Volatility — the statistical measure of the dispersion of returns — is one of the most fundamental quantities in financial markets. It determines the price of options, drives risk management decisions, and signals market uncertainty. Forecasting future volatility accurately is enormously valuable: better volatility forecasts translate directly into better hedged positions, better-priced derivatives, and better-managed risk books.

The Classical Approach: GARCH

For over three decades, the dominant family of volatility models has been GARCH (Generalised Autoregressive Conditional Heteroskedasticity), introduced by Tim Bollerslev in 1986 extending Robert Engle's 1982 ARCH framework. GARCH models the current variance as a weighted combination of the long-run average variance, the previous period's variance, and the squared return shock from the previous period. This captures the two most important empirical features of financial volatility: clustering (periods of high volatility tend to be followed by more high volatility) and mean reversion (volatility eventually returns to its long-run average).

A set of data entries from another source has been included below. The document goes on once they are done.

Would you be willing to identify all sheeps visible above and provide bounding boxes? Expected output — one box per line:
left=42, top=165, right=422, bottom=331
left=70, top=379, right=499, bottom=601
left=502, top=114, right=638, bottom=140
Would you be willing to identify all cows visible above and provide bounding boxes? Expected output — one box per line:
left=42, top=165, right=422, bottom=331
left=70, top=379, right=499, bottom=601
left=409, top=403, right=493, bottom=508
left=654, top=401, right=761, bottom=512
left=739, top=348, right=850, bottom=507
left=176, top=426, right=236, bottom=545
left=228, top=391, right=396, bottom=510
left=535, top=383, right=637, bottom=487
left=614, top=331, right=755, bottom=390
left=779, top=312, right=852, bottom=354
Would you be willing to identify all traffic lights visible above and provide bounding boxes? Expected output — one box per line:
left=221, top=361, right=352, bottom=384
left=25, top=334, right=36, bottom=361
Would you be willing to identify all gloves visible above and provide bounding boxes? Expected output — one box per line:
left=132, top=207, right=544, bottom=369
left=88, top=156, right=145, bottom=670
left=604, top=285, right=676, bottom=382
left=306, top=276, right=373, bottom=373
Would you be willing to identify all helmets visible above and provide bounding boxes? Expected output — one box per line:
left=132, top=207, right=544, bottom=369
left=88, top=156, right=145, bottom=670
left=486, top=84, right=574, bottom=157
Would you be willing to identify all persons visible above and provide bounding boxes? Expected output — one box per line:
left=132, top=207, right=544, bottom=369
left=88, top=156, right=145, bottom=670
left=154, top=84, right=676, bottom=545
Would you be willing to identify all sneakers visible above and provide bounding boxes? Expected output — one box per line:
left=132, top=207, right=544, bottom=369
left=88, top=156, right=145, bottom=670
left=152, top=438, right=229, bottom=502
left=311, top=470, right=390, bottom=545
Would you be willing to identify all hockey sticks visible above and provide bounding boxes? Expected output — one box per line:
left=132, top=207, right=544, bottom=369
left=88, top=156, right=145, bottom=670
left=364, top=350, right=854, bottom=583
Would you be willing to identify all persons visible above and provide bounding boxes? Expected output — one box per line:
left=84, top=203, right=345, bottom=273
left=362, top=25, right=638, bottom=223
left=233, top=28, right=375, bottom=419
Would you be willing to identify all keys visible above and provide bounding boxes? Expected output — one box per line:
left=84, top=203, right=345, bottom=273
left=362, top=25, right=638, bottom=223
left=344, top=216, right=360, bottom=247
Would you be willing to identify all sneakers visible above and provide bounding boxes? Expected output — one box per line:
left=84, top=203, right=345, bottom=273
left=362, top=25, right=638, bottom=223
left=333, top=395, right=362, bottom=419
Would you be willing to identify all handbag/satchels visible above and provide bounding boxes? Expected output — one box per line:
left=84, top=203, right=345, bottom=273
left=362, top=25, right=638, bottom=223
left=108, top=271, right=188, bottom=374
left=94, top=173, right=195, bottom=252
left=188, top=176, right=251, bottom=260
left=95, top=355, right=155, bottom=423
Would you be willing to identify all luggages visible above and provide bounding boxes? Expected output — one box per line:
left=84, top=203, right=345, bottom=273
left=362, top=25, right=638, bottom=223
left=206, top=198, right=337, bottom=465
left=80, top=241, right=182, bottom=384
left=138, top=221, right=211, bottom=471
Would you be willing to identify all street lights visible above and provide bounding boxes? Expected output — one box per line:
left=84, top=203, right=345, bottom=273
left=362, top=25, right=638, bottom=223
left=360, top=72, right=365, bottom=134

Extensions such as EGARCH and GJR-GARCH capture the asymmetric leverage effect — the empirical observation that negative return shocks increase volatility more than positive shocks of equal magnitude. Despite their age, GARCH-family models remain competitive benchmarks on many forecasting tasks.

Why LSTMs for Volatility?

Long Short-Term Memory (LSTM) networks are a natural fit for volatility forecasting because volatility is a sequential, path-dependent process. Unlike simpler recurrent networks, LSTMs can selectively retain information over hundreds of time steps through their gating mechanism — deciding what to remember, what to forget, and what to output at each step. This allows them to capture long-range volatility dependencies that GARCH models, which typically use only a handful of lags, may miss.

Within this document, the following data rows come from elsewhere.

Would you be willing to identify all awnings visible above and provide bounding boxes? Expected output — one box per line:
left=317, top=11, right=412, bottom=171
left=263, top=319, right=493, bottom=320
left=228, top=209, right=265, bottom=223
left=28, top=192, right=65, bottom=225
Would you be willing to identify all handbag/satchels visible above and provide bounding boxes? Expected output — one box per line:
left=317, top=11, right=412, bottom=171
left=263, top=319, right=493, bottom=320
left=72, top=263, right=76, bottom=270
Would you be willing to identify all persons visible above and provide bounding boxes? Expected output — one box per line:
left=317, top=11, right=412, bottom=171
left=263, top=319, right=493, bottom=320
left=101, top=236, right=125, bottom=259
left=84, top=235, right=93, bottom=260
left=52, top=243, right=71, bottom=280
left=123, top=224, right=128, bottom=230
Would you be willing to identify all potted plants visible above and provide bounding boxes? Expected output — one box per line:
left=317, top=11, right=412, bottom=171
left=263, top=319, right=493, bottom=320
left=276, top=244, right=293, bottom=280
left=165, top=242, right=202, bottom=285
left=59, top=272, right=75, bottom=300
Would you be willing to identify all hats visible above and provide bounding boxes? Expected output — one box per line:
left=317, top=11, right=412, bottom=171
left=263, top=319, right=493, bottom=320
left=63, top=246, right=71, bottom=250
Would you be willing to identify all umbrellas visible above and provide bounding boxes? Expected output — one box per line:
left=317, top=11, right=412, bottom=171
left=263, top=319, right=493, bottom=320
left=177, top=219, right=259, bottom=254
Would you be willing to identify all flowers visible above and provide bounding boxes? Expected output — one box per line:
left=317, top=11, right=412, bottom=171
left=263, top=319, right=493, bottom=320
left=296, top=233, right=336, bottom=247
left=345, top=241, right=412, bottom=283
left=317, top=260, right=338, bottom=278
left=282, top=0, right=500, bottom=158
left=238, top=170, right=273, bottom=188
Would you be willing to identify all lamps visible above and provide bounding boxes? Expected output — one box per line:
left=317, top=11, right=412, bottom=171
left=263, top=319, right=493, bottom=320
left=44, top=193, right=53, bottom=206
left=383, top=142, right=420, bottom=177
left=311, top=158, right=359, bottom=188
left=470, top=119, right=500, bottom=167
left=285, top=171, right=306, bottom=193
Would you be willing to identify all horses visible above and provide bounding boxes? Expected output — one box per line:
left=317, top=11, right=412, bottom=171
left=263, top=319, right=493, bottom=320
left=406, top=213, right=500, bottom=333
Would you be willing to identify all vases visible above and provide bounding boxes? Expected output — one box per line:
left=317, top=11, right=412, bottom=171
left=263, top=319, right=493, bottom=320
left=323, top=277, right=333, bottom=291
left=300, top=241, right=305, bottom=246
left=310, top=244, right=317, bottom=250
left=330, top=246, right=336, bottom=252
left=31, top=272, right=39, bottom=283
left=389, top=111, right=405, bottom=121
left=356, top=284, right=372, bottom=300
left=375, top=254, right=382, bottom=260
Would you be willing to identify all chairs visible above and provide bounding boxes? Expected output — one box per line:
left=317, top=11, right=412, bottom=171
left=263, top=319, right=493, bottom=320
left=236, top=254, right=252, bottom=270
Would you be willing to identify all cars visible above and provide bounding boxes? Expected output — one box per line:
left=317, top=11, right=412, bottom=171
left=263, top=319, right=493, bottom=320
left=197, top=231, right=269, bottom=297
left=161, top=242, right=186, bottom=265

LSTMs can also naturally incorporate multiple input sequences simultaneously — past returns, realised volatility measures, the VIX index, options implied volatility, bid-ask spreads, and any other relevant time series — without requiring the explicit specification of interactions that parametric models demand.

Building an LSTM Volatility Forecasting Model

A typical LSTM volatility model is constructed as follows. The target variable is usually the realised volatility over the next day or week — computed from intraday returns or daily returns, possibly normalised by a long-run average. Input features are a window of recent observations: daily returns, five-day and twenty-day realised volatility, VIX levels and changes, and potentially sentiment scores.

The sequence is passed through one or more LSTM layers, followed by a dense output layer producing the volatility forecast. The model is trained by minimising a loss function such as mean squared error (MSE) or the quasi-maximum likelihood loss derived from a GARCH specification. Walk-forward cross-validation — training on a rolling historical window and testing on the following period — is essential to avoid look-ahead bias and to evaluate out-of-sample performance honestly.

Empirical Findings

Academic and industry research generally finds that LSTMs outperform classical GARCH models on longer-horizon forecasts and during turbulent market regimes, while GARCH remains competitive at short horizons under normal conditions. Hybrid models that combine GARCH's theoretical structure with LSTM's sequence-learning capability — using LSTM to model GARCH residuals or to predict GARCH parameters — often achieve the best of both worlds.

The Heterogeneous Autoregressive model (HAR-RV), which models realised volatility using daily, weekly, and monthly averages, provides a particularly strong baseline. Many sophisticated ML models struggle to consistently outperform HAR-RV out of sample, underscoring the importance of feature engineering and the use of realised volatility measures as both inputs and targets.

Practical Considerations

Deploying an LSTM volatility model in production requires careful attention to computational efficiency (LSTM inference can be a bottleneck in time-sensitive applications), model monitoring (detecting when the model's calibration has degraded), and integration with existing risk systems. Ensemble approaches — averaging predictions from multiple models including GARCH, HAR-RV, and LSTM variants — typically provide more robust forecasts than any single model, and are favoured in production risk management environments where forecast failures can have significant financial consequences.